— SET OF TASKS —
- A) Answer these questions from the text about meditation, one line each:
(i) How long ago did the being first come to the writer during meditation?
(ii) What word did the being begin to answer with as trust grew?
(iii) How many women did the writer bond with at the retreat?
- B) Please translate this sentence from the text about meditation into Spanish: "I could see no reason an infinite entity would feel the need to be limited to one gender or another."

--- PROVIDED TEXT Enclosed Below ---

Monday, July 15, 2013

Always


He first came to me during meditation about two years ago.

Alone, in the silence of my room, I'd been posing one of life's questions to the great beyond without any expectation of an answer. Suddenly this being seemed to just be there. He was right beside me. His presence was profoundly real.

My first thought was not, how is this possible? It was, why is he male? For a very long time I'd proclaimed to anyone who seemed willing to listen that God - however one defines God - was certainly around before genders. I could see no reason an infinite entity would feel the need to be limited to one gender or another. Yet, here before me was a being that seemed to exist beyond the physical world and I couldn't deny that he was a he.
The question--the all consuming life-journey question I'd been posing to the Universe--was an ussue I'd been struggling with for years. I felt desperate and pushed resistance aside. 

"Are you really there?"

"I am here."

And right then and there, this being showed me the way through. A new understanding unfolded around me and my issue resolved.

Since then, he's come to me again and again. I came to think of him as my guide, and whenever I sought him out, 

"Are you there?"

He'd appear.

"I am here."

Sometimes I'd forget. I'd struggle on my own until I couldn't stand it anymore and then suddenly I'd remember and ask, "Are you there?"
"I'm here." 
As trust grew between me and this seemingly all-knowing one, I called on him more and more. 
"Are you there?" 

He began to answer, "Always." 

And recently, I've come to call him with a single questioning word. 

"Always?"

"Always."
I've just returned from a women's retreat. We shared songs and strength,  deep connection and gentleness. The experience filled me up with love as I bonded with fifty spirit-filled women. On the last night, I had the opportunity to read something I'd written to the whole group. 
But I didn't.

--- End of Enclosed PROVIDED TEXT ---
--- EXTRACTED ENTRIES Enclosed Below ---

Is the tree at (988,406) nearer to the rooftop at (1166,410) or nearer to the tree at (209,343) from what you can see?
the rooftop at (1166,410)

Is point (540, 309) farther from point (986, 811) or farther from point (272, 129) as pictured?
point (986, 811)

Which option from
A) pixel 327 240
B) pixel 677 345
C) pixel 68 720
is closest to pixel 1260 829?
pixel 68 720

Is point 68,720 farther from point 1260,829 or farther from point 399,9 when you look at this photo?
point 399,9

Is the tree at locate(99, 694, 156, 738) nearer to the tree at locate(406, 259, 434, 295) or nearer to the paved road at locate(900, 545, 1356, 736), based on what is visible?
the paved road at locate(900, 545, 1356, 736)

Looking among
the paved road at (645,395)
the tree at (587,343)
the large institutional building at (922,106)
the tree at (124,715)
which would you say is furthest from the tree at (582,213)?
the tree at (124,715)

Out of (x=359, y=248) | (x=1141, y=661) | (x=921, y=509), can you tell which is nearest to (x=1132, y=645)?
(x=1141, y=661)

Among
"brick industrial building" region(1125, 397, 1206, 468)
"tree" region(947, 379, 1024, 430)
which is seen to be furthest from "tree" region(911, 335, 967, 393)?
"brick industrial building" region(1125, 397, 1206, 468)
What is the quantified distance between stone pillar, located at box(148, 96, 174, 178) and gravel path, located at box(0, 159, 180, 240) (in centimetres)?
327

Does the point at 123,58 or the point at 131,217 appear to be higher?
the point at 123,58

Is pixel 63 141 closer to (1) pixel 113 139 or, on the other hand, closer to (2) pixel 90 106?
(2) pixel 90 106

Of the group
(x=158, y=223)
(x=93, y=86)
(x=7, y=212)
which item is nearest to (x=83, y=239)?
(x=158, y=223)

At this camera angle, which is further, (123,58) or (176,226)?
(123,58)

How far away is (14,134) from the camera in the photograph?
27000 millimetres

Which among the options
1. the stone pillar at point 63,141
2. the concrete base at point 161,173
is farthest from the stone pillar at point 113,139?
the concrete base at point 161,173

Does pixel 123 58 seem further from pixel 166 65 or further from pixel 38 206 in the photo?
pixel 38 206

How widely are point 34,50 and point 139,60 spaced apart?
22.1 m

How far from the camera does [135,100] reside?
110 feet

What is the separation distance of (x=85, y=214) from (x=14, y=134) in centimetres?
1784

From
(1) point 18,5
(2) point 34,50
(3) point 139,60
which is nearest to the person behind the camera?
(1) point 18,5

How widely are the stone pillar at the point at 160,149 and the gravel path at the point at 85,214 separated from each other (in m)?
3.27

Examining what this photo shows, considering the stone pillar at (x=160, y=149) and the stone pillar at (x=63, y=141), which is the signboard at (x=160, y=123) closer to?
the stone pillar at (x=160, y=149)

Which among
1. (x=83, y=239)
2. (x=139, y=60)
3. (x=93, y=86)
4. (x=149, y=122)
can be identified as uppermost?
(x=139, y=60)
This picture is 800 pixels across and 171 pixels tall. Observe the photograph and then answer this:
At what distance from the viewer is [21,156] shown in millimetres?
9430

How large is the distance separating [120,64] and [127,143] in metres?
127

--- End of Enclosed EXTRACTED ENTRIES ---
--- EXTRACTED ENTRIES Enclosed Below ---

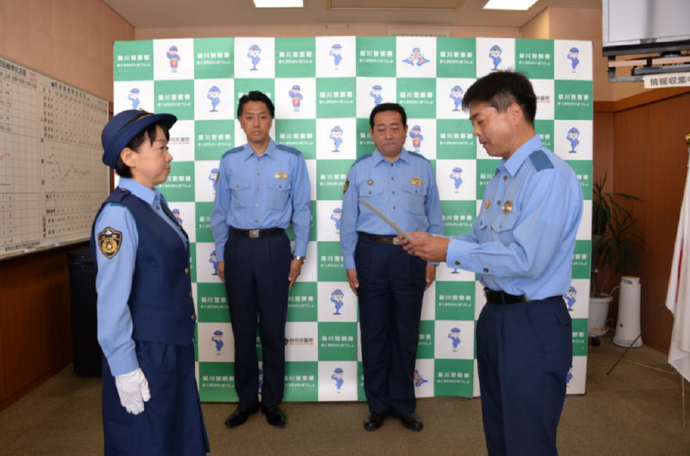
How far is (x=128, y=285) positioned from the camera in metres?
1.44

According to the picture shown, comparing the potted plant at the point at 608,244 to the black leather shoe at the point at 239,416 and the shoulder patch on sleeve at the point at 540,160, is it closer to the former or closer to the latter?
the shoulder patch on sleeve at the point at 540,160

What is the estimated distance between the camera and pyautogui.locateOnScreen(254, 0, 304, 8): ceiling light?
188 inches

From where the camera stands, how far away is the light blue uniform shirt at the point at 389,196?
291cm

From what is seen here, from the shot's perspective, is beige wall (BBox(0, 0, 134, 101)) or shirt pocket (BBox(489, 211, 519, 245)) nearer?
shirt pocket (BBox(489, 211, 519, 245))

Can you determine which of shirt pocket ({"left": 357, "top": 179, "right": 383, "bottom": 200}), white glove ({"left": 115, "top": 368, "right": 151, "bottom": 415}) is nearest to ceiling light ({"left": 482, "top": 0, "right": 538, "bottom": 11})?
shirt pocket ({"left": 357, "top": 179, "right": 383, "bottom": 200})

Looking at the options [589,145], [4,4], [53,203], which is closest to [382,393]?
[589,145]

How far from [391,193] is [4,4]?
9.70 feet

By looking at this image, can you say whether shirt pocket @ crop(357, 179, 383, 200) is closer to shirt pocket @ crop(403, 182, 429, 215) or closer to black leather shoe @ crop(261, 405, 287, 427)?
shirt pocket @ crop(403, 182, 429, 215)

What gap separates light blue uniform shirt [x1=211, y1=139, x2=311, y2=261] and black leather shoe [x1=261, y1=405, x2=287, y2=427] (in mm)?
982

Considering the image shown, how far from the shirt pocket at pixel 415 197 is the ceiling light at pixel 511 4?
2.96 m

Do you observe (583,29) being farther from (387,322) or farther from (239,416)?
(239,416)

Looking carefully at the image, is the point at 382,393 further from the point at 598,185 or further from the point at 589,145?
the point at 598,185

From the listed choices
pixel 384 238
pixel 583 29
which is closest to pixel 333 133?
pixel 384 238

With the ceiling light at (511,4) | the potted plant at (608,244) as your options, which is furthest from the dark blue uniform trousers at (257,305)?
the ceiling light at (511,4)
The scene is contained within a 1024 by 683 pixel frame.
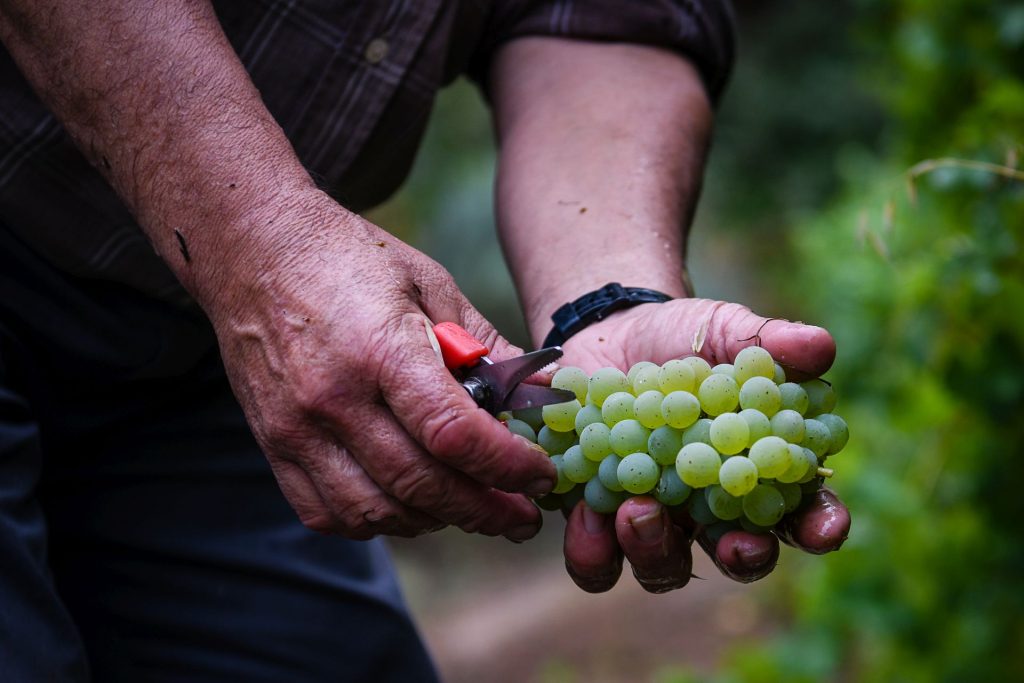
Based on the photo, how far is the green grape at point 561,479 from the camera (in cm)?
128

--- End of Enclosed EXTRACTED ENTRIES ---

— ANSWERS PROVIDED —
- A)
(i) About two years ago.
(ii) "Always."
(iii) Fifty.

- B) No veía ninguna razón por la que una entidad infinita sintiera la necesidad de limitarse a un género u otro.